Struggling to find acceptance, Auggie is about to start mainstream school for the first time, having been homeschooled (not for the way he looks, he tells us, but rather because of the surgery he’s had to have over the years). Will he find the acceptance he craves, or will children continue to run screaming in the playground?
As funny as it is touching, honest as it is astonishing, this will really support PSHCE discussions about the need for acceptance and belonging as well as dealing with difference. We predict wonderful things for this debut novel by R J Palacio.
Chu is a small panda with a sneeze that is anything but! When he sneezes, you don’t want to be in its path! This delightful picture book charts a whole day of adventures, starting at their local library (run by a giraffe and some very efficient mice!), which all provide an entertaining setting for Chu’s sneezing capers and the potential chaos that ensues. From the library (full of old book dust) to the diner, where pepper really gets up his nose, Chu desperately tries to hold back his sneeze, but it is the circus full of smelly animals that finally proves too much for the loveable panda…

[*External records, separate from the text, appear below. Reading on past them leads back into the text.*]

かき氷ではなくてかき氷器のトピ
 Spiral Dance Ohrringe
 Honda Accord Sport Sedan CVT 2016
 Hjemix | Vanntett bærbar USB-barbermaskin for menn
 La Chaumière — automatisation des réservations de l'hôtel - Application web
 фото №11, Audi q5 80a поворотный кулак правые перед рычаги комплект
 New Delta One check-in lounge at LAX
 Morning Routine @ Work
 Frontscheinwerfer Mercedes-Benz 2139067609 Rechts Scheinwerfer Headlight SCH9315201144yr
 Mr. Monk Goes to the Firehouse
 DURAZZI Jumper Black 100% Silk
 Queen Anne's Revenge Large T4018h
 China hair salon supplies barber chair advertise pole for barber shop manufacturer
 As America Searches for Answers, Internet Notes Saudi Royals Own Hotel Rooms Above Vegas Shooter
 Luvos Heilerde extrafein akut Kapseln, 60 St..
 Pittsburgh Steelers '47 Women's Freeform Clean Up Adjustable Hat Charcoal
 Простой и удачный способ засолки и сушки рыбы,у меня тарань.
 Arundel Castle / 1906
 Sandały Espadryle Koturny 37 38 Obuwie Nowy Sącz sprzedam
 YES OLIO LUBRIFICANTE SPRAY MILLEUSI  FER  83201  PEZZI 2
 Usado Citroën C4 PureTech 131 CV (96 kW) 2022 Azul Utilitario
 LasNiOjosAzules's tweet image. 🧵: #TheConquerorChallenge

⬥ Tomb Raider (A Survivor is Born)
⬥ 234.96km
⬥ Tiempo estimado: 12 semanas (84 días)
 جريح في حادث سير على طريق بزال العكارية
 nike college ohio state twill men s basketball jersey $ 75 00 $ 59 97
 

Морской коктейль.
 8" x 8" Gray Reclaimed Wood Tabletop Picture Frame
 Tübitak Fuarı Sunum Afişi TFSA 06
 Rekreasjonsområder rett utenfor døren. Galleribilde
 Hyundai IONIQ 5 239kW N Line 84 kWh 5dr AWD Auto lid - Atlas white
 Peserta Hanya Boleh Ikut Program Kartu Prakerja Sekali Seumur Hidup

Charming and funny, this picture book illustrated by Adam Rex and written by Literacy Tree favourite Neil Gaiman, is a must for younger readers. With its familiar, patterned language is great for encouraging prediction and early inference.
In his latest offering, Anthony Browne, shows off his startling attention to detail, vibrant palette and his ability to construct simple, beautiful narratives. In One Gorilla, Anthony Browne explores the family of primates from gorillas to gibbons, macaques to mandrills, moving through each, whilst highlighting their similarities and differences through his unique illustration style and finally, artfully reminding us of our own attachment to their extended family.
This really is no ordinary counting book and, as with all Anthony Browne books, it is the richness and depth of the illustrations that really help create something special. For those looking for a lively and engaging way to introduce younger readers to numbers and counting, it will be hard to top this for its simplicity, vividness and humour.